ISIS Celebrates Egypt Terror Attack at Coptic Church as 'Blessed Act'
BBC News reports that President Abdul Fattah al-Sisi has declared a three-day period of national mourning over the attack, and vowed to hunt down and punish the perpetrators.
"Vicious terrorism is being waged against the country's Copts and Muslims. Egypt will emerge stronger and more united from this situation," al-Sisi said.
The explosion on Sunday, caused by a device containing at least 26 pounds of TNT, was carried out inside the chapel adjoining the main hall of the church, officials said.
Mena Adel, a church member, told International Christian Concern, a persecution watchdog group, "The church bombing was planned and carried out meticulously.

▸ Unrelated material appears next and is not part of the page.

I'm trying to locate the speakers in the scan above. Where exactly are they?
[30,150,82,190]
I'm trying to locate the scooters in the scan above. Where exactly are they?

The explosion took place in the pews of the women."
"I think that someone seized the opportunity of overcrowding Copts who were entering the church and was able to enter the church among them and put the bomb under the church pews and then went out," Adel added.
Cathedral worker Attiya Mahrous told The Associated Press, "I found bodies, many of them women, lying on the pews, it was a horrible scene."
Reuters reports that although no group has yet claimed responsibility for the attack, supporters of the Islamic State terror group celebrated the deaths of the victims on social media.
"God bless the person who did this blessed act," one IS supporter wrote on Telegram.
The terror group, which is fighting to keep hold of its captured territory in Iraq and Syria, has committed extreme abuses against Coptic Christians, and in February 2015 released a video showing the mass beheading of 21 Copts in a recording titled "A Message Signed With Blood to the Nation of the Cross."
IS has carried out various other attacks on Copts, who make up only 10 percent of the Egyptian population, and in July it was reported that an IS branch in the Sinai Peninsula shot and killed 46-year-old Coptic Priest Raphael Moussa in the town of El-Arish.
World powers, including the U.N., the U.S., and the Vatican, have all condemned Sunday's attack, with the Obama administration vowing to "continue to work with its partners to defeat such terrorist acts."
Pope Francis also spoke out against what he called the continuation of "brutal terrorist attacks," and said he was praying for the dead and wounded.
William Stark, ICC's Regional Manager, said that the latest attack was both shocking and devastating.
"We mourn for the families that have been destroyed by this bombing and condemn the people or groups responsible for it. This must come as a wakeup call to the Egyptian government and the international community that the Christian population in Egypt is in grave danger from religious attacks," Stark said.
"Entire Christian communities have been assaulted by mobs of Muslim radicals on four separate occasions in 2016 because there was a rumor that a church was being constructed. Now, we have witnessed one of the worst assaults on Egypt's Christian community in years. More must be done to protect Christians and their places of worship in Egypt," he urged.